Entscheidungsstichwort (Thema)

Vorlage zur Vorabentscheidung. Direkte Besteuerung. Besteuerung von Veräußerungsgewinnen aus Immobiliengeschäften. Freier Kapitalverkehr. Bemessungsgrundlage. Diskriminierung. Wahlmöglichkeit, genauso wie Gebietsansässige besteuert zu werden. Vereinbarkeit mit dem Unionsrecht

 

Normenkette

AEUV Art. 63, 65

 

Beteiligte

MK

MK

Autoridade Tributária e Aduaneira

 

Verfahrensgang

Tribunal Arbitral Tributário (Portugal) (Beschluss vom 30.04.2019; ABl. EU 2019, Nr. C 270/20)

 

Tenor

Art. 63 AEUV in Verbindung mit Art. 65 AEUV ist dahin auszulegen, dass er der Regelung eines Mitgliedstaats entgegensteht, die, um zu ermöglichen, dass Gewinne aus der Veräußerung von in diesem Mitgliedstaat gelegenen Immobilien durch einen in einem anderen Mitgliedstaat ansässigen Steuerpflichtigen keiner höheren steuerlichen Belastung unterworfen werden als die, die bei einem gleichartigen Geschäft auf Veräußerungsgewinne angewendet wird, die von einem Gebietsansässigen des ersten Mitgliedstaats erzielt werden, die anwendbare Besteuerung von der Wahl dieses Steuerpflichtigen abhängig macht.

 

Tatbestand

In der Rechtssache

betreffend ein Vorabentscheidungsersuchen nach Art. 267 AEUV, eingereicht vom Tribunal Arbitral Tributário (Centro de Arbitragem Administrativa – CAAD) (Schiedsgericht für Steuerangelegenheiten [Zentralstelle für das Verwaltungsschiedsverfahren – CAAD], Portugal), mit Entscheidung vom 30. April 2019, beim Gerichtshof eingegangen am 17. Mai 2019, in dem Verfahren

MK

gegen

Autoridade Tributária e Aduaneira

erlässt

DER GERICHTSHOF (Erste Kammer)

+ + + +

### ZU BEARBEITEN
A - An welchem Tag ging das Vorabentscheidungsersuchen laut Ausgangstext beim Gerichtshof ein?
B - Setze sämtliche Zeilen unter „Gegebene Daten“ in eine Markdown-Tabelle mit den Spalten „Nr.“ und „Zeile“, wobei Leerzeilen entfallen. Lass das Bild in der Antwort weg.

### GEGEBENE DATEN
+ + + +

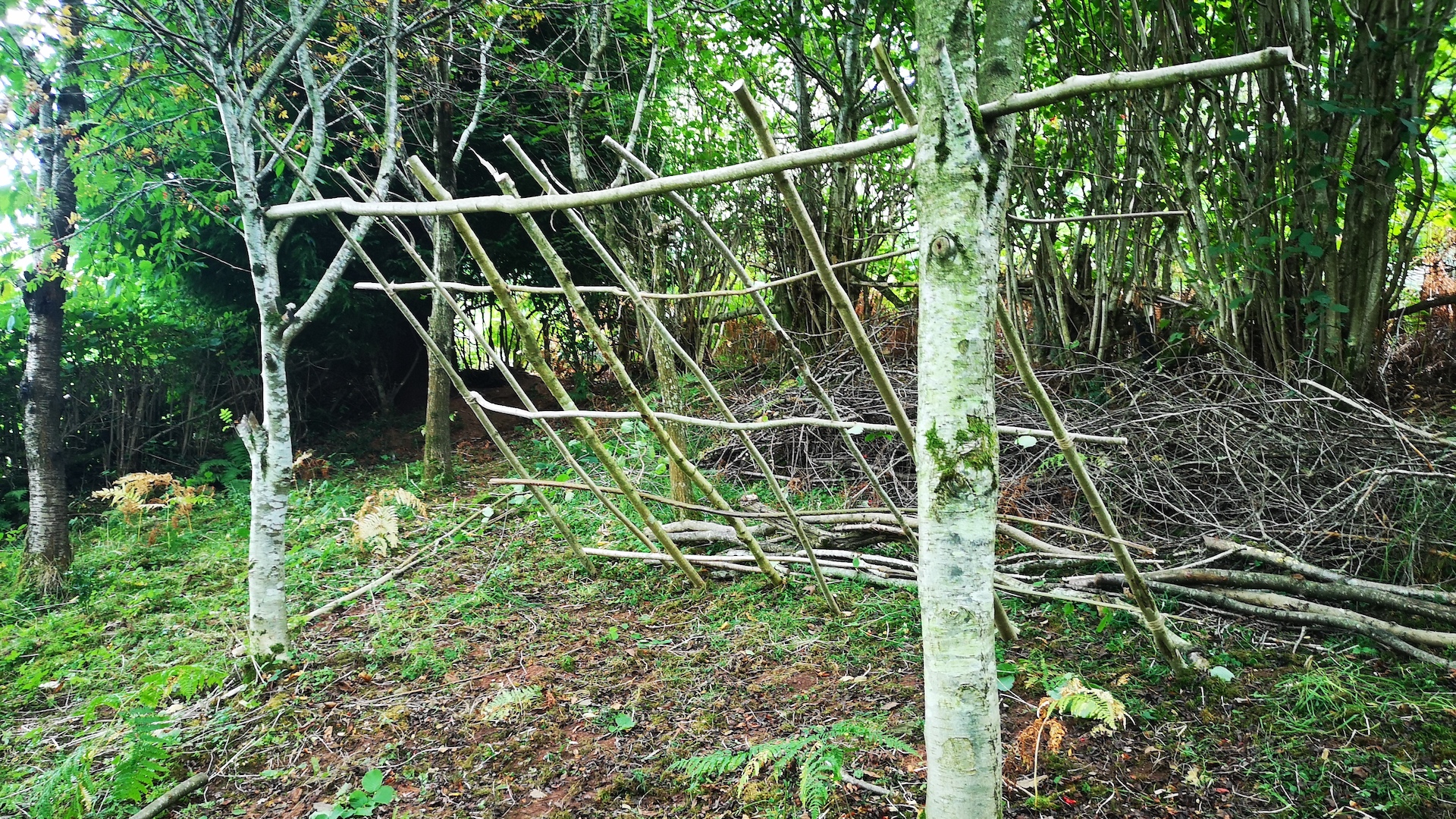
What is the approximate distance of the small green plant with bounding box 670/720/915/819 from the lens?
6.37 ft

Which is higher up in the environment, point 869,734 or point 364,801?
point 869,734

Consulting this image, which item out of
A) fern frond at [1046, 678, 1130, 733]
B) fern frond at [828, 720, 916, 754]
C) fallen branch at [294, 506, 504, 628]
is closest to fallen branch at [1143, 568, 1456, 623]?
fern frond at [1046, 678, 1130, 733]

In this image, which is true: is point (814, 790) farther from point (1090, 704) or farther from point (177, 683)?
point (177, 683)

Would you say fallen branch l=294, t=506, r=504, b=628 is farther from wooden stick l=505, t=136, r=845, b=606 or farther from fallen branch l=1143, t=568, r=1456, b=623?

+ + + +

### ANTWORTLISTE
A - Am 17. Mai 2019.

B -
| Nr. | Zeile |
|---|---|
| 1 | What is the approximate distance of the small green plant with bounding box 670/720/915/819 from the lens? |
| 2 | 6.37 ft |
| 3 | Which is higher up in the environment, point 869,734 or point 364,801? |
| 4 | point 869,734 |
| 5 | Consulting this image, which item out of |
| 6 | A) fern frond at [1046, 678, 1130, 733] |
| 7 | B) fern frond at [828, 720, 916, 754] |
| 8 | C) fallen branch at [294, 506, 504, 628] |
| 9 | is closest to fallen branch at [1143, 568, 1456, 623]? |
| 10 | fern frond at [1046, 678, 1130, 733] |
| 11 | In this image, which is true: is point (814, 790) farther from point (1090, 704) or farther from point (177, 683)? |
| 12 | point (177, 683) |
| 13 | Would you say fallen branch l=294, t=506, r=504, b=628 is farther from wooden stick l=505, t=136, r=845, b=606 or farther from fallen branch l=1143, t=568, r=1456, b=623? |